** START OF DATA SUPPLIED **

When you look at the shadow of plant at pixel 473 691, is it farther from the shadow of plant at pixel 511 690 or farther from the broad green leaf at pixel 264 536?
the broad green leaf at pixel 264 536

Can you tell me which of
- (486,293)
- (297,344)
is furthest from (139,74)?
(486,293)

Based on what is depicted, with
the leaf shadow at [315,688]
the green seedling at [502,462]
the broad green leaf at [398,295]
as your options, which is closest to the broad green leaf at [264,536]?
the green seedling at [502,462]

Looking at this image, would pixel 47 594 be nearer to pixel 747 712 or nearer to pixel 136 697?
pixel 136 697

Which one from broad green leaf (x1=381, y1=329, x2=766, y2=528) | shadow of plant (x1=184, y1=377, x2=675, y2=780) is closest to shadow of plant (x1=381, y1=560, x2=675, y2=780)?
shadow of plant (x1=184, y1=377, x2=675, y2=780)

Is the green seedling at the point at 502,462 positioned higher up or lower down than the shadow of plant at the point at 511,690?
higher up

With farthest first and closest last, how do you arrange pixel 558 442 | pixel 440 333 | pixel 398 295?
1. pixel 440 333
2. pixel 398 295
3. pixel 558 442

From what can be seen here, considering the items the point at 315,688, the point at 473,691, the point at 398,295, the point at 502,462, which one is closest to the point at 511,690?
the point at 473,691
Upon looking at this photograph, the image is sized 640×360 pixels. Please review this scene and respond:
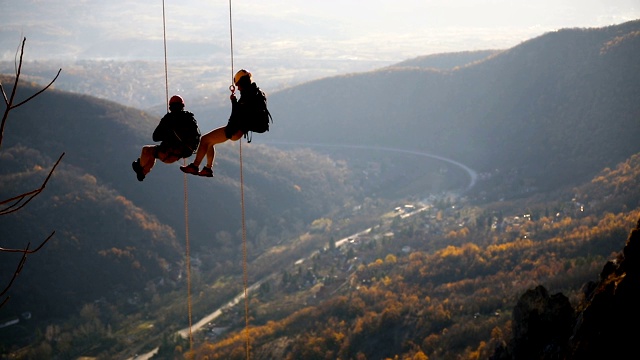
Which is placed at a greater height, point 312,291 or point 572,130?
point 572,130

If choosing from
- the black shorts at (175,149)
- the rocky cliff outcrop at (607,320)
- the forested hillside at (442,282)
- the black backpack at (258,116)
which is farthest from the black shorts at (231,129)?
the forested hillside at (442,282)

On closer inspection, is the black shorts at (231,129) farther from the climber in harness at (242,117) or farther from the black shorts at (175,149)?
the black shorts at (175,149)

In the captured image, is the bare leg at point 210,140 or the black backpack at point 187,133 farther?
the bare leg at point 210,140

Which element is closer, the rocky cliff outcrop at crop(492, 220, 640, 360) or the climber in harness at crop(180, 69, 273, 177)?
the climber in harness at crop(180, 69, 273, 177)

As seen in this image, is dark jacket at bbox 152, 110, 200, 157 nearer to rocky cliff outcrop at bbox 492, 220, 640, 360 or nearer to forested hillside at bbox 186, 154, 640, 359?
rocky cliff outcrop at bbox 492, 220, 640, 360

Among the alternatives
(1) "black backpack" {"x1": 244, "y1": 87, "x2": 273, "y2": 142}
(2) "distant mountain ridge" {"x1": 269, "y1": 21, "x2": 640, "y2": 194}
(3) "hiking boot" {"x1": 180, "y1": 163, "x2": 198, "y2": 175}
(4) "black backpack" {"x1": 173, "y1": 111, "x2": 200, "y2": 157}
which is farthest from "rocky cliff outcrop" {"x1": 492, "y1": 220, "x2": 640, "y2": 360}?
(2) "distant mountain ridge" {"x1": 269, "y1": 21, "x2": 640, "y2": 194}

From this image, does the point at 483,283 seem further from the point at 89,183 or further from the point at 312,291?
the point at 89,183

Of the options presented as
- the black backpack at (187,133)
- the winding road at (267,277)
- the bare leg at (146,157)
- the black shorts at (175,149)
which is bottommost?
the winding road at (267,277)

** END OF DATA SUPPLIED **

» EXERCISE REQUIREMENTS: Print again the material above, limited to the lines from the one holding "On closer inspection, is" through the last, inclusive.

» SOLUTION FOR THIS TASK:
On closer inspection, is the black shorts at (231,129) farther from the climber in harness at (242,117) or farther from the black shorts at (175,149)?
the black shorts at (175,149)

In the captured image, is the bare leg at point 210,140 or the black backpack at point 187,133 farther?
the bare leg at point 210,140

Which element is closer, the rocky cliff outcrop at crop(492, 220, 640, 360) or the climber in harness at crop(180, 69, 273, 177)?
the climber in harness at crop(180, 69, 273, 177)

As seen in this image, is dark jacket at bbox 152, 110, 200, 157 nearer to rocky cliff outcrop at bbox 492, 220, 640, 360 or nearer to forested hillside at bbox 186, 154, 640, 359?
rocky cliff outcrop at bbox 492, 220, 640, 360

Among the alternatives
(1) "black backpack" {"x1": 244, "y1": 87, "x2": 273, "y2": 142}
(2) "distant mountain ridge" {"x1": 269, "y1": 21, "x2": 640, "y2": 194}
(3) "hiking boot" {"x1": 180, "y1": 163, "x2": 198, "y2": 175}
(4) "black backpack" {"x1": 173, "y1": 111, "x2": 200, "y2": 157}
which is farthest from "rocky cliff outcrop" {"x1": 492, "y1": 220, "x2": 640, "y2": 360}?
(2) "distant mountain ridge" {"x1": 269, "y1": 21, "x2": 640, "y2": 194}

From this image, does the point at 483,283 seem further from the point at 89,183 or further from the point at 312,291?
the point at 89,183

Of the options presented as
- the black backpack at (187,133)
- the winding road at (267,277)
- the bare leg at (146,157)
- the black shorts at (175,149)
which is bottommost?
the winding road at (267,277)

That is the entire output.